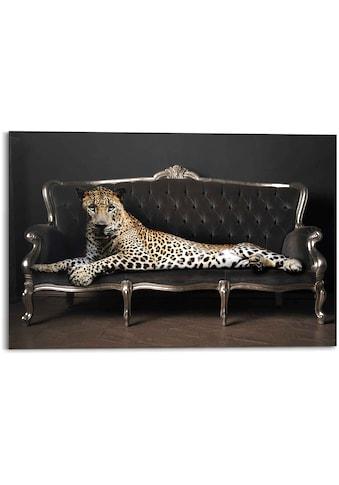 Reinders! Wandbild »Wandbild Leopard Chic Panther - Liegend - Luxus - Relax«, Leopard,... kaufen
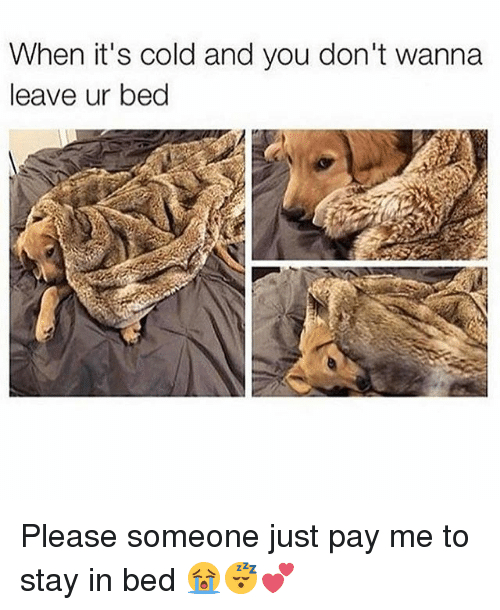 Stay in bed meme 25 best memes about stay in bed stay in for Best time of year to purchase furniture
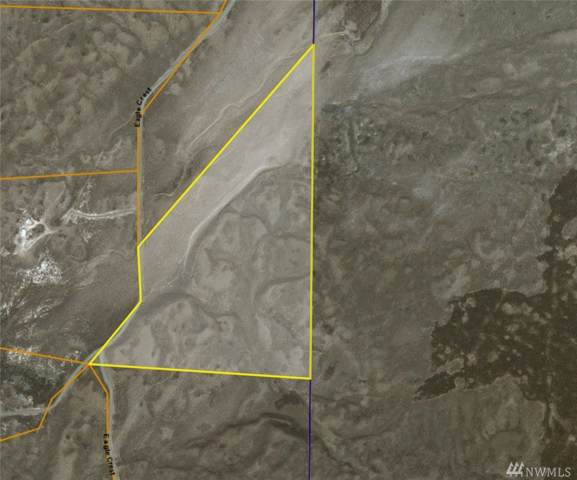 147 Eagle Springs Ranch, Wilson Creek, WA 98860 (#1557219) :: Northwest Home Team Realty, LLC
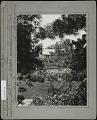 View [Breeze Hill]: View of house, lily pond, and irises framed by tree branches. digital asset: [Breeze Hill] [photographic print]: View of house, lily pond, and irises framed by tree branches.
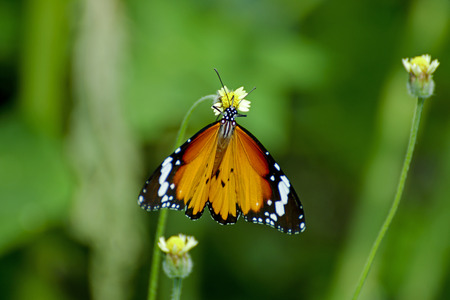 butterfly knife: Butterfly eating pollen. Stock Photo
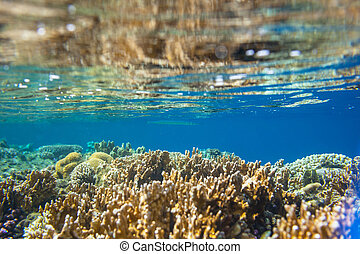 Coral reef in Red Sea, Egypt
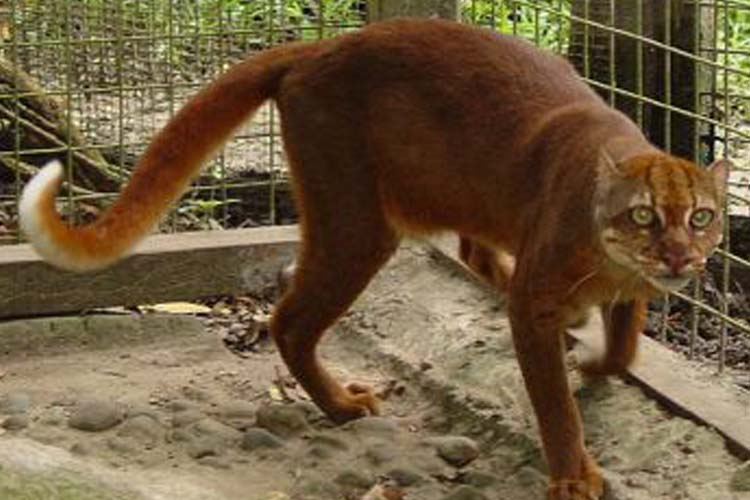 Bornean Red Cat atau Kucing Merah Borneo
__________________________________________________
Problem requirements:
Exclude the pictures and repeat the entries word for word.

Answer space:
 Reinders! Wandbild »Wandbild Leopard Chic Panther - Liegend - Luxus - Relax«, Leopard,... kaufen
 Stay in bed meme 25 best memes about stay in bed stay in for Best time of year to purchase furniture
 147 Eagle Springs Ranch, Wilson Creek, WA 98860 (#1557219) :: Northwest Home Team Realty, LLC
 View [Breeze Hill]: View of house, lily pond, and irises framed by tree branches. digital asset: [Breeze Hill] [photographic print]: View of house, lily pond, and irises framed by tree branches.
 butterfly knife: Butterfly eating pollen. Stock Photo
 Coral reef in Red Sea, Egypt
 Bornean Red Cat atau Kucing Merah Borneo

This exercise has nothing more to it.